Microrrelato que trata sobre el descubrimiento tardío de la identidad sexual, al encuentro de la esculpida belleza femenina.
Era sábado, un día invernal que le regaló una estupenda mañana de sol para su pequeña excursión. Nunca había estado en aquel parque, siempre limitado por las mismas zonas de la ciudad. Lo cierto fue que, cuando se adentró en él cargando con la pequeña bolsa que contenía agua, bocadillo y lectura para alargar la estancia, se alegró del buen rollo que reinaba entre jóvenes, turistas, amantes del yoga, maduras parejas, amigos tranquilos y algún, como era su caso, paseante solitario.

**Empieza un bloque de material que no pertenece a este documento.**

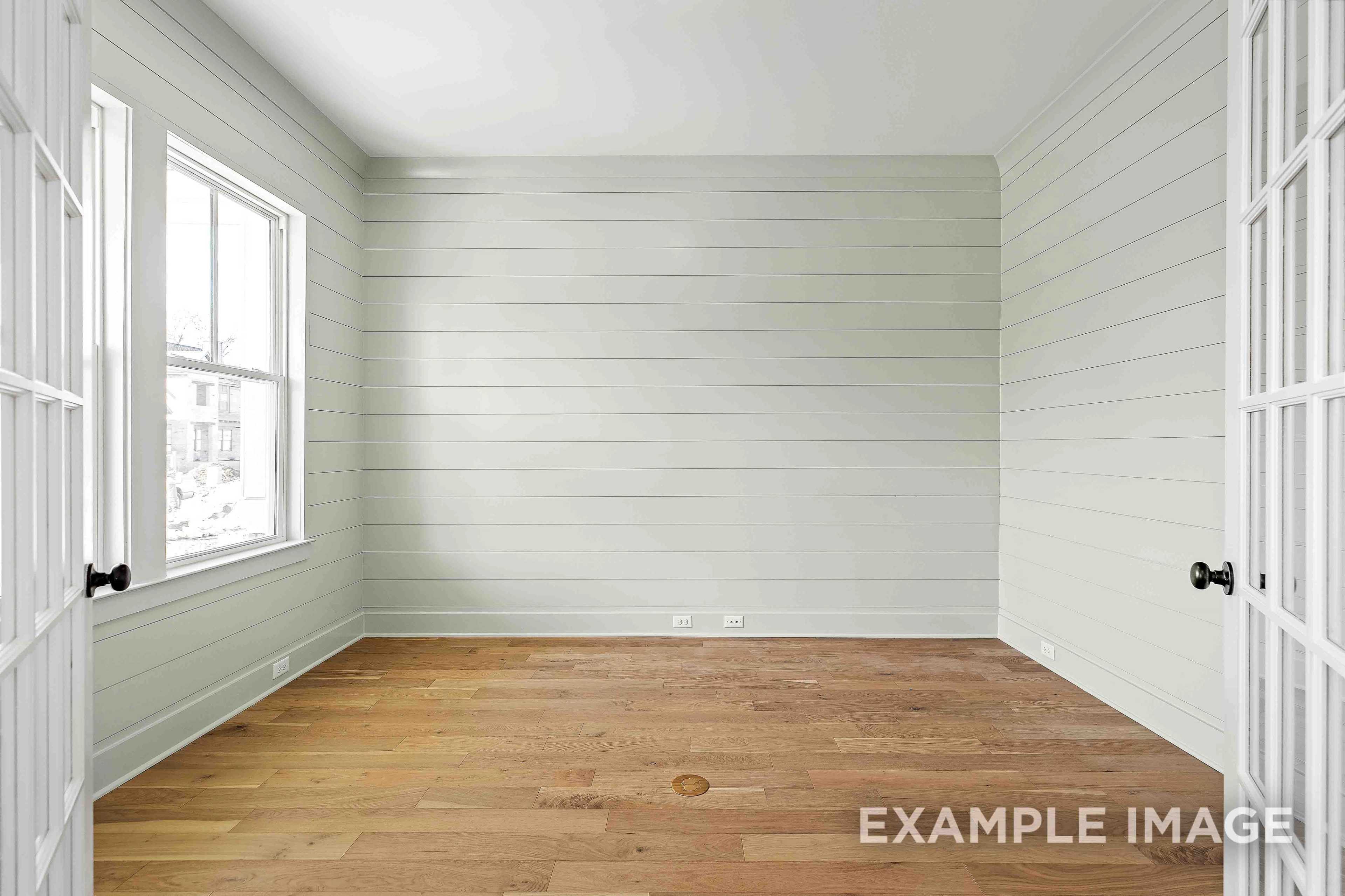 Bright empty bedroom in The Albany A featuring light shiplap walls, large windows, and warm oak hardwood floors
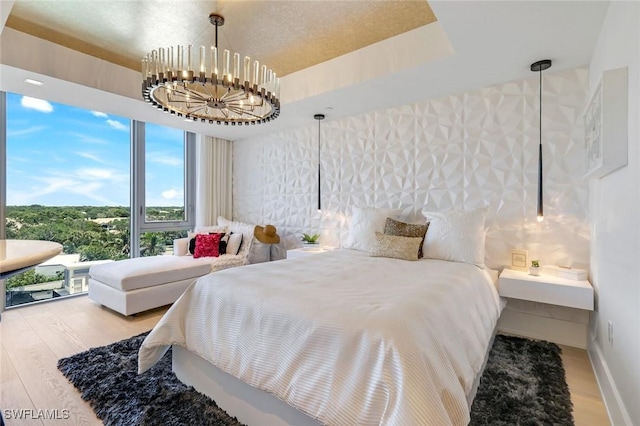 6897 Grenadier Blvd Unit 601, Naples, FL 34108 - bedroom featuring wood finished floors, a chandelier, and baseboards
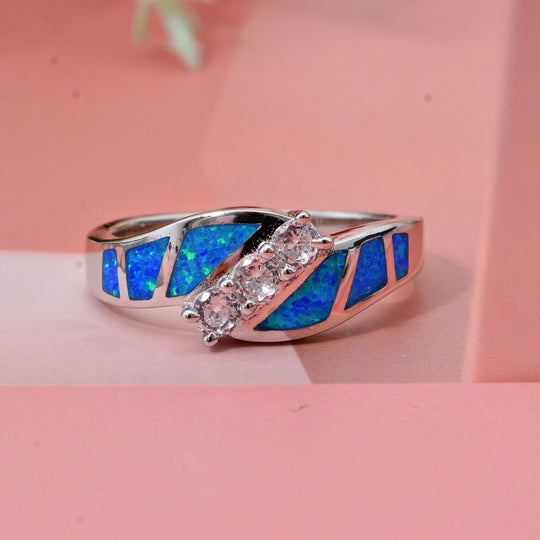Simulierter Blauer Opal, Weißer Zirkonia Ring 925 Silber rhodiniert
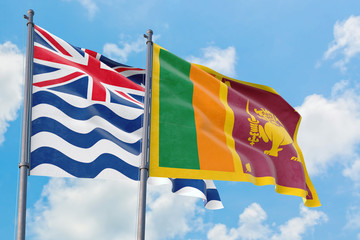 Sri Lanka and British Indian Ocean Territory flags waving in the wind against white cloudy blue sky together. Diplomacy concept, international relations.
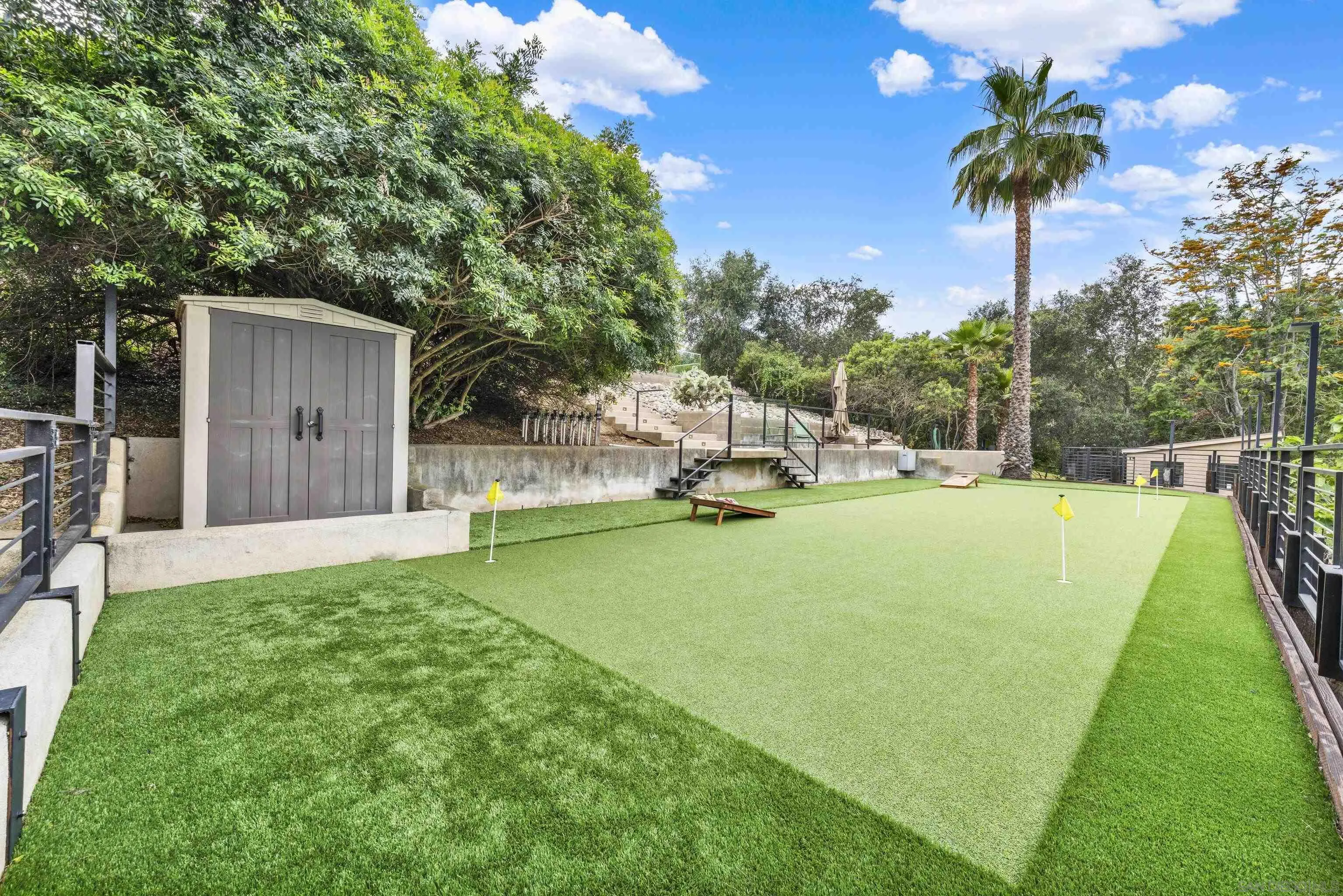 16117 Martincoit Road Poway, CA 92064 - Photo 67 of 73 a view of a backyard with a garden and plants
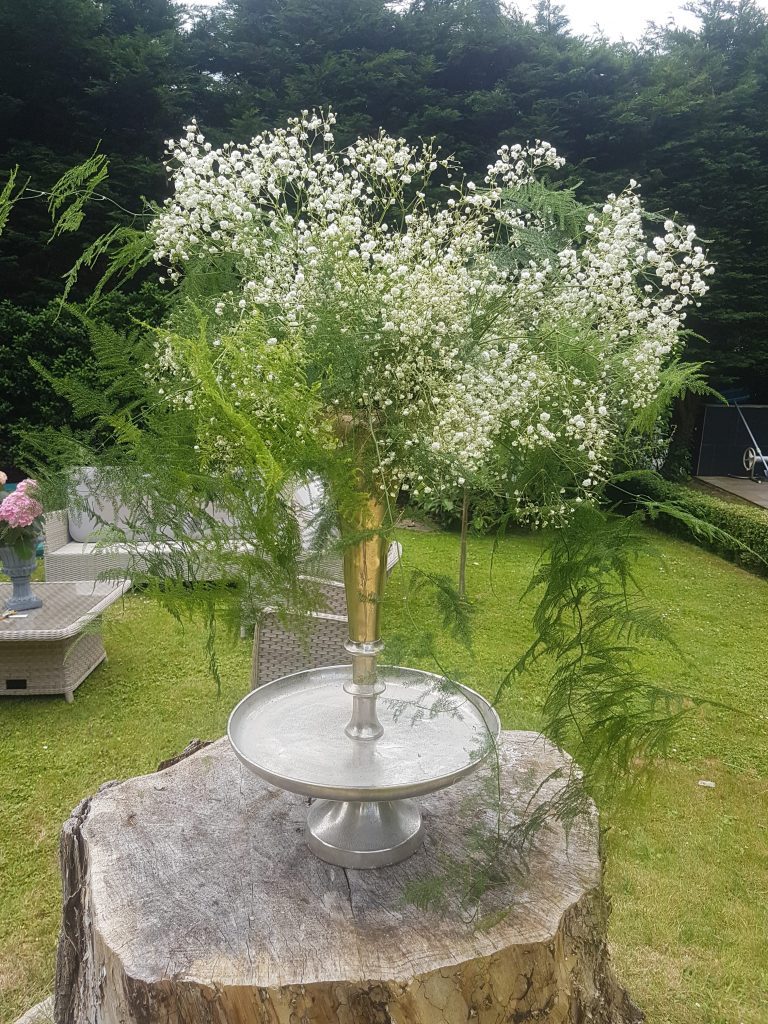 Stunning large silver trumpet vase filled with ferns and gypsophila sat on a huge cut down tree trunk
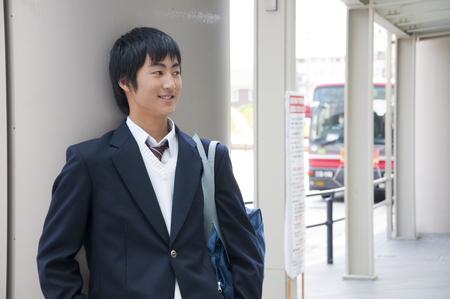 High school boy to be leaning against the pillarの写真素材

Fue adentrarse en aquellos jardines e ir descubriendo figuras esculpidas de femeninas esencias. Belleza en sí, la delicadeza de formas de aquellas mujeres pétreas le hacía preguntarse por su inaccesibilidad. Plantado ante una desnuda mujer rodeada de agua, observándola desde la distancia que le separaba de la hierba bien cuidada, se preguntaba si toda su vida en torno a la mujer no había carecido de aquella plenitud que, junto a ella, de una manera o de otra, en la comunión de sexo o en la del alma, hubiera existido si no hubiera despertado a una edad más temprana aquel adolescente deseo por el arte griego, por los artistas del Renacimiento y los filósofos que llevaron la luz a Atenas y, de allí, al mundo. Miró hacia el cielo, dibujó una sonrisa que le llevaba directo al Paraíso y descubrió, a una edad tardía, la identidad de su sexo. Diciéndose que aún quedaba trayecto por recorrer en esta vida que tanto se presta al juego de máscaras.